Scan the entries for lines with the word "cphoffice" and copy those lines.

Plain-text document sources

★ ★ ★

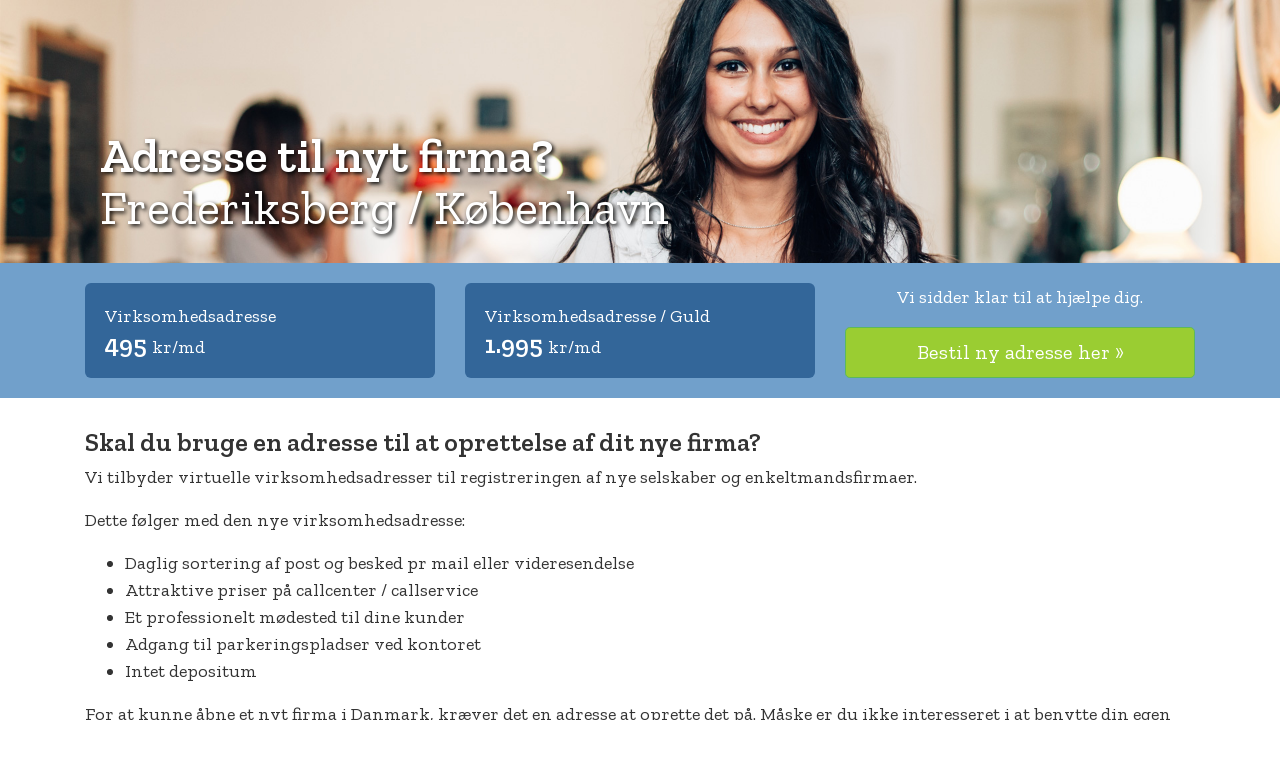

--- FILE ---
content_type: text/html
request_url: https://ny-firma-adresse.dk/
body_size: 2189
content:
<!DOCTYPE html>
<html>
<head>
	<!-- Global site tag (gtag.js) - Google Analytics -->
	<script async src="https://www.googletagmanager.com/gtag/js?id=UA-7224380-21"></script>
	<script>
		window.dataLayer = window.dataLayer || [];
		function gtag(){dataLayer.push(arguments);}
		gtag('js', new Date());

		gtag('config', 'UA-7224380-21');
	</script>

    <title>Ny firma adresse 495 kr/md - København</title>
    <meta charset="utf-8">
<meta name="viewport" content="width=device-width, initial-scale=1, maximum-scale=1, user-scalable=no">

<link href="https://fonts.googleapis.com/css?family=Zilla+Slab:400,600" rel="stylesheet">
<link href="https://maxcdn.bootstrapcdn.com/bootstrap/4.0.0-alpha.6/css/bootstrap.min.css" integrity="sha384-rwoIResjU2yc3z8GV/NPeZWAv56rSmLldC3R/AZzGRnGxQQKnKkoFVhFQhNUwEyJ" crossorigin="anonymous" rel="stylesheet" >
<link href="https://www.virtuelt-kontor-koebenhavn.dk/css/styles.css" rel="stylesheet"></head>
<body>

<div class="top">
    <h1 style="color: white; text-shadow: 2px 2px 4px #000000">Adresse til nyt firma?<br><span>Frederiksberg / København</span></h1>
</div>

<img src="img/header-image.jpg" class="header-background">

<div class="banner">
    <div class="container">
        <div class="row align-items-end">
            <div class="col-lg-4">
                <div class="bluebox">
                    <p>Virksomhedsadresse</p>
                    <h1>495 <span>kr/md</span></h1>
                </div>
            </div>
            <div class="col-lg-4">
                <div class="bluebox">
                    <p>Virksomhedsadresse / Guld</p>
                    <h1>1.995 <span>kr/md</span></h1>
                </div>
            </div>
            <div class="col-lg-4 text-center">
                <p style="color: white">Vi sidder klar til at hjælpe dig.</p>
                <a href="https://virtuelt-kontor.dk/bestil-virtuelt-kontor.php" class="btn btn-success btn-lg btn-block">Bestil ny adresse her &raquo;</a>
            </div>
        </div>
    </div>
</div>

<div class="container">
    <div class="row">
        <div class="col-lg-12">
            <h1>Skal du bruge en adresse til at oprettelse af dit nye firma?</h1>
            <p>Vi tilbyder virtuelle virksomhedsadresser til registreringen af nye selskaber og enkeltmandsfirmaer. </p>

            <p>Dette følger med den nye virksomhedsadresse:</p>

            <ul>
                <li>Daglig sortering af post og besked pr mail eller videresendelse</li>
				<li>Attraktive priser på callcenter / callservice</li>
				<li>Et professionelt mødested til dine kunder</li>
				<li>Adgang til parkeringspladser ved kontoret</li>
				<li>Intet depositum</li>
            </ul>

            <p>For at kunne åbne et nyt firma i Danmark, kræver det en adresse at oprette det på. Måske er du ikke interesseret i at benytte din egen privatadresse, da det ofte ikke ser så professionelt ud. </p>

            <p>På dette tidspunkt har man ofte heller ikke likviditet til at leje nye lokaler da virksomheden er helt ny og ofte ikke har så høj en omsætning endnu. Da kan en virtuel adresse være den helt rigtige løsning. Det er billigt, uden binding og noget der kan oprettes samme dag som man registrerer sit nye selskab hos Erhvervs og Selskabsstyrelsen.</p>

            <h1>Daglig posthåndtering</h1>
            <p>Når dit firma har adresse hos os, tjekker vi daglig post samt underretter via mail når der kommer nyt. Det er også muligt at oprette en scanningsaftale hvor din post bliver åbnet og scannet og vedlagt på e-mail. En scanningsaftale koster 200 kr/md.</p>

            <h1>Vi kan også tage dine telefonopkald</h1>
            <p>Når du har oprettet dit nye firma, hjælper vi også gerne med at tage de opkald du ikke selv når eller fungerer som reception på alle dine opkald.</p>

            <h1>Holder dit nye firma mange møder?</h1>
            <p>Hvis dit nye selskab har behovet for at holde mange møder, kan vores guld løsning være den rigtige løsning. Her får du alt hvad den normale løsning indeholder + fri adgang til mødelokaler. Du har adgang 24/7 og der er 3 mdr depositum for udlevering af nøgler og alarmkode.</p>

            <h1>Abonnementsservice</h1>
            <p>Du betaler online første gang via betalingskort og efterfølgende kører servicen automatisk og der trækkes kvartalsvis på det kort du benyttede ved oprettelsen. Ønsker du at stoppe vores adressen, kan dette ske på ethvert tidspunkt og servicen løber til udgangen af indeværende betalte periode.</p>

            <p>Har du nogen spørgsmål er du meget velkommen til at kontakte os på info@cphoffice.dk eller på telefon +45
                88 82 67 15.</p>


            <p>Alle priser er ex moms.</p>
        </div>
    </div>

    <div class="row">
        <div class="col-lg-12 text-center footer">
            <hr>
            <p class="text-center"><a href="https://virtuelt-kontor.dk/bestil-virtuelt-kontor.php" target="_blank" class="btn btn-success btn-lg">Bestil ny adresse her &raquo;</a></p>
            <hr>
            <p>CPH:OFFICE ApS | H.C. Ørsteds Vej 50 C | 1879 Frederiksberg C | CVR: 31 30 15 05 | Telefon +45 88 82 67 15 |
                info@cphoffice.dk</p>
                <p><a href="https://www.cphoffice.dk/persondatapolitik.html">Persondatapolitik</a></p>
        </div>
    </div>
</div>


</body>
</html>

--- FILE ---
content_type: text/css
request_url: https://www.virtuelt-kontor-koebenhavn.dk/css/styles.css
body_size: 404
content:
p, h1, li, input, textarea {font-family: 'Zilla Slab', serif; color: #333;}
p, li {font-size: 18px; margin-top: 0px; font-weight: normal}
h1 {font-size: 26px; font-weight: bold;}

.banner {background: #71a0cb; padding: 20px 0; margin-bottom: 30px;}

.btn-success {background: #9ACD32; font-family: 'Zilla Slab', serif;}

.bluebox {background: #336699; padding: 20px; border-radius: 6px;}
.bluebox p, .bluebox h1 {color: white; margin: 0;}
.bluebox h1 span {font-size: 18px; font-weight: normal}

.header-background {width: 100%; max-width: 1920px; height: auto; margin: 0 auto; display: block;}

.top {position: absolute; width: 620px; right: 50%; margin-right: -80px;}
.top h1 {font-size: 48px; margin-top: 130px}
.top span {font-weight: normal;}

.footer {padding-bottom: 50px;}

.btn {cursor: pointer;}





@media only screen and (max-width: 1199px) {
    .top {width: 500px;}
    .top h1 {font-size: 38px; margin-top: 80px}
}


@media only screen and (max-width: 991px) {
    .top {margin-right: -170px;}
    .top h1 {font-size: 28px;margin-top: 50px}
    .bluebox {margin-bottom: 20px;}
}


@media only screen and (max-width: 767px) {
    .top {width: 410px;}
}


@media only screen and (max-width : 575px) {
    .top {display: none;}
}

★ ★ ★

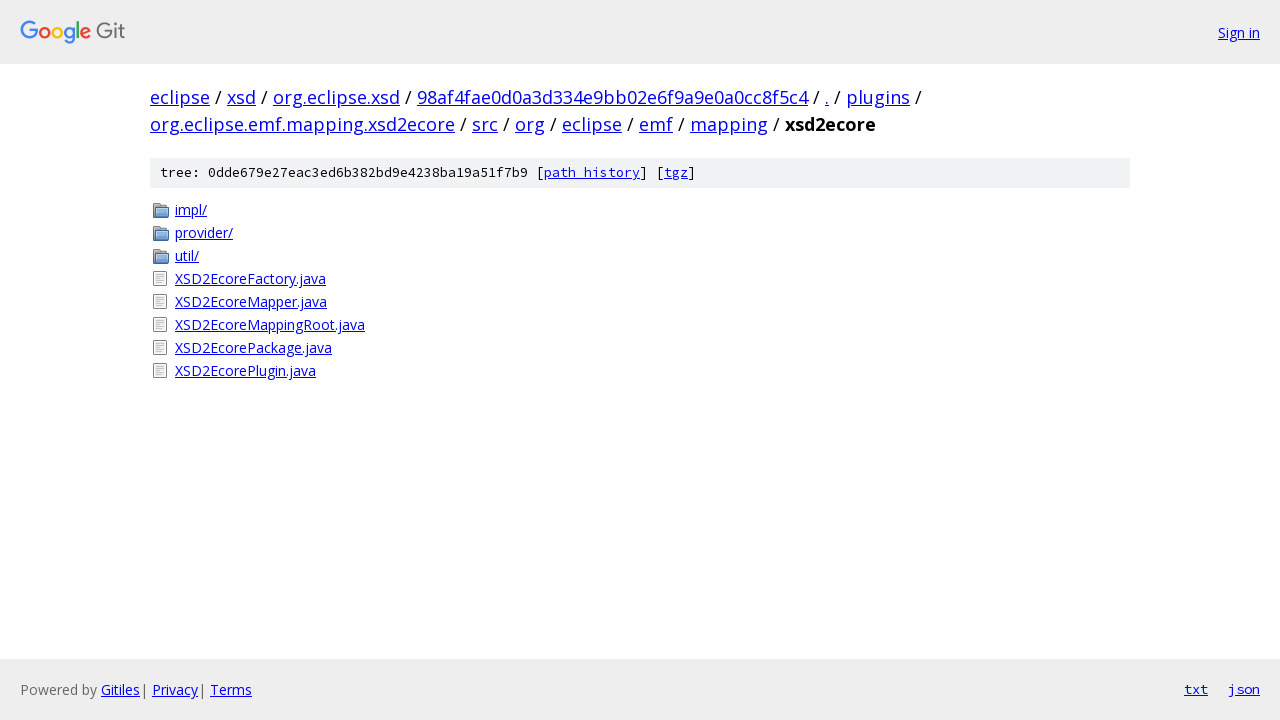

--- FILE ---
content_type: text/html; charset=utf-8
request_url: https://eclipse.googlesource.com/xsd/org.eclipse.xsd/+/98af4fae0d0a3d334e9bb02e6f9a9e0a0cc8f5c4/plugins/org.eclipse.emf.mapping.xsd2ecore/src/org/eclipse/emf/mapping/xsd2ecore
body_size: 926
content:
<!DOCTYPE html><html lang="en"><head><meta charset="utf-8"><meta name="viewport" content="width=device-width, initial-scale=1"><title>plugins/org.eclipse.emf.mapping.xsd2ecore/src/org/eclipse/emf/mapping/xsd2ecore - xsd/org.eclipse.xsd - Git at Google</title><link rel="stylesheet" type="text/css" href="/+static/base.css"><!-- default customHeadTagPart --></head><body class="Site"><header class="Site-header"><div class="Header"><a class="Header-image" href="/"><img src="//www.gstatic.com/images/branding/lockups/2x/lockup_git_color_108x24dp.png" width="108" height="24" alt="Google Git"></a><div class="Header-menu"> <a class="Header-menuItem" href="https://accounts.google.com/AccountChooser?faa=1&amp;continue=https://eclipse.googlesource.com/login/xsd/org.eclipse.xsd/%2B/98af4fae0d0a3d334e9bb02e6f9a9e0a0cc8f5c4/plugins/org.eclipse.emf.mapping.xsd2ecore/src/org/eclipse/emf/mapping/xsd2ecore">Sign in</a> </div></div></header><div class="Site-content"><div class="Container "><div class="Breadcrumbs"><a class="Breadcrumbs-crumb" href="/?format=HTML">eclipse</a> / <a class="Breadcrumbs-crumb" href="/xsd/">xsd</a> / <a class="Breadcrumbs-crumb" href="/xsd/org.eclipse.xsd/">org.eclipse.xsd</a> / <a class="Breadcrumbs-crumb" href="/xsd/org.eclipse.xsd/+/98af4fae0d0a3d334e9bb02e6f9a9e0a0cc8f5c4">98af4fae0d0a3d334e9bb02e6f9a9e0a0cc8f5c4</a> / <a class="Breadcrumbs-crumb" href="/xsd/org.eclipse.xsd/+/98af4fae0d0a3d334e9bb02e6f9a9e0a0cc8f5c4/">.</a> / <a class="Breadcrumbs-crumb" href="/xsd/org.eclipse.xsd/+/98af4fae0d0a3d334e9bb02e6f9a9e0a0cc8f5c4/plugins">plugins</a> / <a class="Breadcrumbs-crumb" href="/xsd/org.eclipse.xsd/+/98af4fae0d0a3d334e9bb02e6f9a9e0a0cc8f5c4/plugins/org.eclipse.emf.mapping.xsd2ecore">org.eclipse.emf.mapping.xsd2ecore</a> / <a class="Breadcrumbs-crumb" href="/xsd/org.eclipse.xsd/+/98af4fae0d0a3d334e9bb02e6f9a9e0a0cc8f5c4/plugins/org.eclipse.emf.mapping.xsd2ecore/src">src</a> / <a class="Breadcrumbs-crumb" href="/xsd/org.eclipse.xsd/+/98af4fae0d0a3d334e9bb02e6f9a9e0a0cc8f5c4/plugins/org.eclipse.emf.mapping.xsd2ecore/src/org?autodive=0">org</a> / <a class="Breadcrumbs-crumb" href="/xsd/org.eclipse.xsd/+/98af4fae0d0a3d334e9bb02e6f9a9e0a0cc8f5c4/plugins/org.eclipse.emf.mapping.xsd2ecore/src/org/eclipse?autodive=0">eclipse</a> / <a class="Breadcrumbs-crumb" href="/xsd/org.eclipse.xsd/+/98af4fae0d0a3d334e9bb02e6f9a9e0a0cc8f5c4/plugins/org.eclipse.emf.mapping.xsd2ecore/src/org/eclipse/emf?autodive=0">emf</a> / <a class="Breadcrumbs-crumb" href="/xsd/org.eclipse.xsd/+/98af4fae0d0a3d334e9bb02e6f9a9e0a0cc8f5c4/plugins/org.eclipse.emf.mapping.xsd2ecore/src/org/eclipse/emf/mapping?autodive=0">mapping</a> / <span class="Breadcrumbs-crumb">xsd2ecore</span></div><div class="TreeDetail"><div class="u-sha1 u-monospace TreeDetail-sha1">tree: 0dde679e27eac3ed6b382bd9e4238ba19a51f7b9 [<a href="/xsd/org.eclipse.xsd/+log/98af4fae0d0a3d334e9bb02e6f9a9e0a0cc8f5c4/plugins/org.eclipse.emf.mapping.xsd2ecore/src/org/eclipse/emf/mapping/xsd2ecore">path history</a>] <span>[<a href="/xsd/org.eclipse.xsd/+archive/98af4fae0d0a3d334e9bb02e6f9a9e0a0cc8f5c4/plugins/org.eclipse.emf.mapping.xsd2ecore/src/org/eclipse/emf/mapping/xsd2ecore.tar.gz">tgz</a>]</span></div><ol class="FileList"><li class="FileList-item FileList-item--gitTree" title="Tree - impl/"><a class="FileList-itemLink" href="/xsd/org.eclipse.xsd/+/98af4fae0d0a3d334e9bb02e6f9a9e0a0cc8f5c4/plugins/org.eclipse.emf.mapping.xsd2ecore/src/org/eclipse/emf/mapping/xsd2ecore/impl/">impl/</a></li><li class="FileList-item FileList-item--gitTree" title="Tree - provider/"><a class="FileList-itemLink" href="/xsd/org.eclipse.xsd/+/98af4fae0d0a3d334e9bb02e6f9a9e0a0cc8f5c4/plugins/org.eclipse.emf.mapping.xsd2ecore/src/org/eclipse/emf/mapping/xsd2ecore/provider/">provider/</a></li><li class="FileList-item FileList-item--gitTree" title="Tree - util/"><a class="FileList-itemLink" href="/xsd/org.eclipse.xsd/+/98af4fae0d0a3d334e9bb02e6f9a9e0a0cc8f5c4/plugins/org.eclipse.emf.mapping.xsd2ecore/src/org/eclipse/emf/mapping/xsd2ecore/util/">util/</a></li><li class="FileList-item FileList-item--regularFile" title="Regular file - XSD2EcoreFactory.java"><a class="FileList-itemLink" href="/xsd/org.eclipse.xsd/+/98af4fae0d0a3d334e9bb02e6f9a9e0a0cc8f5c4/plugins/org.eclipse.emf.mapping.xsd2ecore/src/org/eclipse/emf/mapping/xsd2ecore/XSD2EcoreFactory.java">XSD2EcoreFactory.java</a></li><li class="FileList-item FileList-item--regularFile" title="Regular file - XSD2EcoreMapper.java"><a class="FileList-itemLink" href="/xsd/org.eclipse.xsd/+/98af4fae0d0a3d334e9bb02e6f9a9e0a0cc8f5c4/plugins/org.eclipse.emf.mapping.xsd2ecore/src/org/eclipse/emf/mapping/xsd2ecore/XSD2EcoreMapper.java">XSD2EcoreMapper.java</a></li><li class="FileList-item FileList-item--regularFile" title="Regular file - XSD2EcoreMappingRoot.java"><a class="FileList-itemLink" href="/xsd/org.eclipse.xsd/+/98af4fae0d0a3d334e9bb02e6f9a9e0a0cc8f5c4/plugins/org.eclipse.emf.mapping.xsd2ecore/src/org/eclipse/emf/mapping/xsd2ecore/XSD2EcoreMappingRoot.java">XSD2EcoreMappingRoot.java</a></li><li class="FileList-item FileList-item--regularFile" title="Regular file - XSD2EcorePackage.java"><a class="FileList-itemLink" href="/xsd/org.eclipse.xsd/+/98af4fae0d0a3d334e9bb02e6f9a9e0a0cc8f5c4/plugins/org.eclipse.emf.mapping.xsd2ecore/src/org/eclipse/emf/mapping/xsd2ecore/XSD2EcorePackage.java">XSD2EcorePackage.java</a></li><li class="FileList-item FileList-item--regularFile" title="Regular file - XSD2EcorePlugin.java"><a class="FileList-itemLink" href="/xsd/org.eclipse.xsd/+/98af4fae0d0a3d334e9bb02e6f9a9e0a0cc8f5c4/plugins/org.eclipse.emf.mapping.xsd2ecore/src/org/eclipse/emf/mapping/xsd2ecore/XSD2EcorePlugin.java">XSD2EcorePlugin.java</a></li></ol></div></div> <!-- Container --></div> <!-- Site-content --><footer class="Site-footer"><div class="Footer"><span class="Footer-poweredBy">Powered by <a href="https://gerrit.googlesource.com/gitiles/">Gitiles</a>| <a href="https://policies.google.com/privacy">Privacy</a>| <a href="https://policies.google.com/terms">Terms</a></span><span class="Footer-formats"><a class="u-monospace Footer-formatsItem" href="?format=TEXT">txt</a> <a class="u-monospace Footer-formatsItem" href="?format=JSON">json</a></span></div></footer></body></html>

★ ★ ★

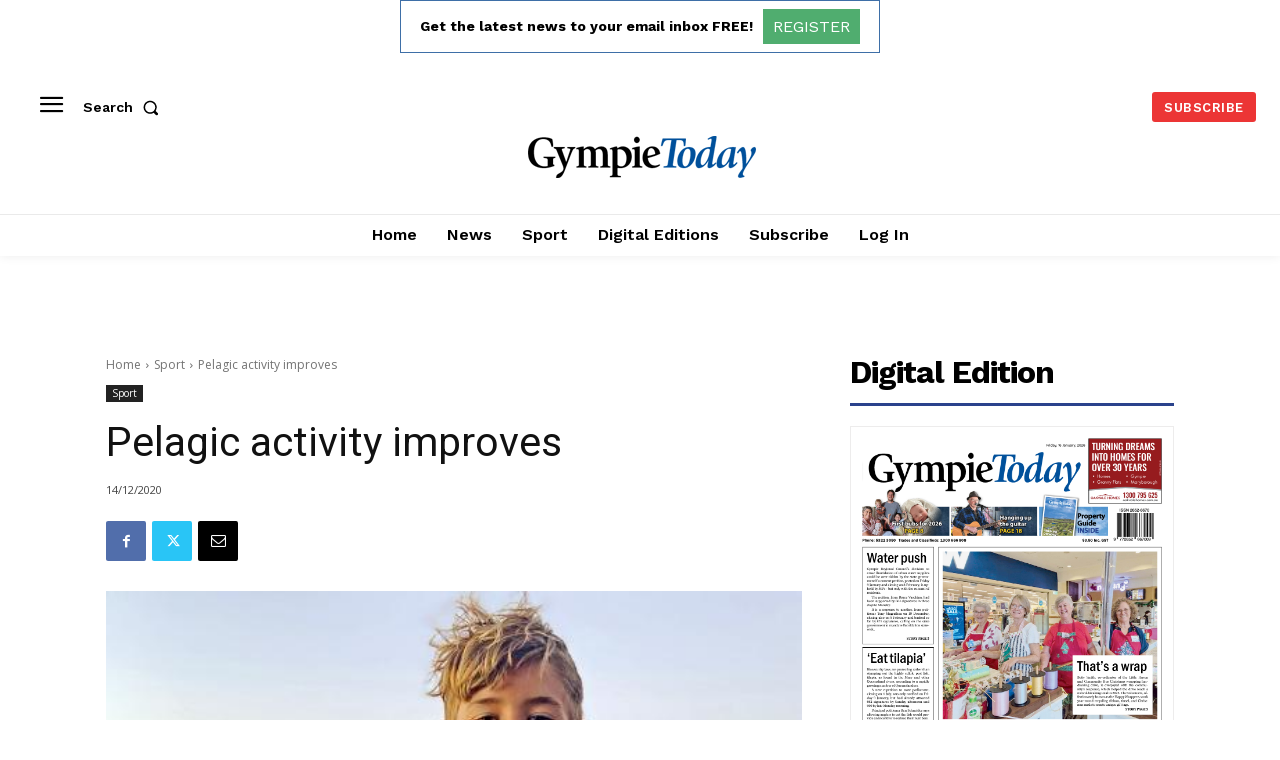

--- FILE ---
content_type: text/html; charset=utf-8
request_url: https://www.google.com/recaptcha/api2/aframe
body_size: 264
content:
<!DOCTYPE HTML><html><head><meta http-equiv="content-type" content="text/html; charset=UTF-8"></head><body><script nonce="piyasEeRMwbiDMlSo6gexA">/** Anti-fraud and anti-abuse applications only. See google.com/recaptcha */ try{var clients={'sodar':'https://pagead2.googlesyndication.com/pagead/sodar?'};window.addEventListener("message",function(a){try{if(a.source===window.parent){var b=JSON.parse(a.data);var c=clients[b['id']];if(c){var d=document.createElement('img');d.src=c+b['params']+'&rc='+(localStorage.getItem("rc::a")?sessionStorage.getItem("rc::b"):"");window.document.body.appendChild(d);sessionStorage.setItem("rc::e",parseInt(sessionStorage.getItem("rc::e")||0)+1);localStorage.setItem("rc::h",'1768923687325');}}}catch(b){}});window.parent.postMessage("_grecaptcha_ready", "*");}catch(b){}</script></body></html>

★ ★ ★

Output of the task
            <p>Har du nogen spørgsmål er du meget velkommen til at kontakte os på info@cphoffice.dk eller på telefon +45
                info@cphoffice.dk</p>
                <p><a href="https://www.cphoffice.dk/persondatapolitik.html">Persondatapolitik</a></p>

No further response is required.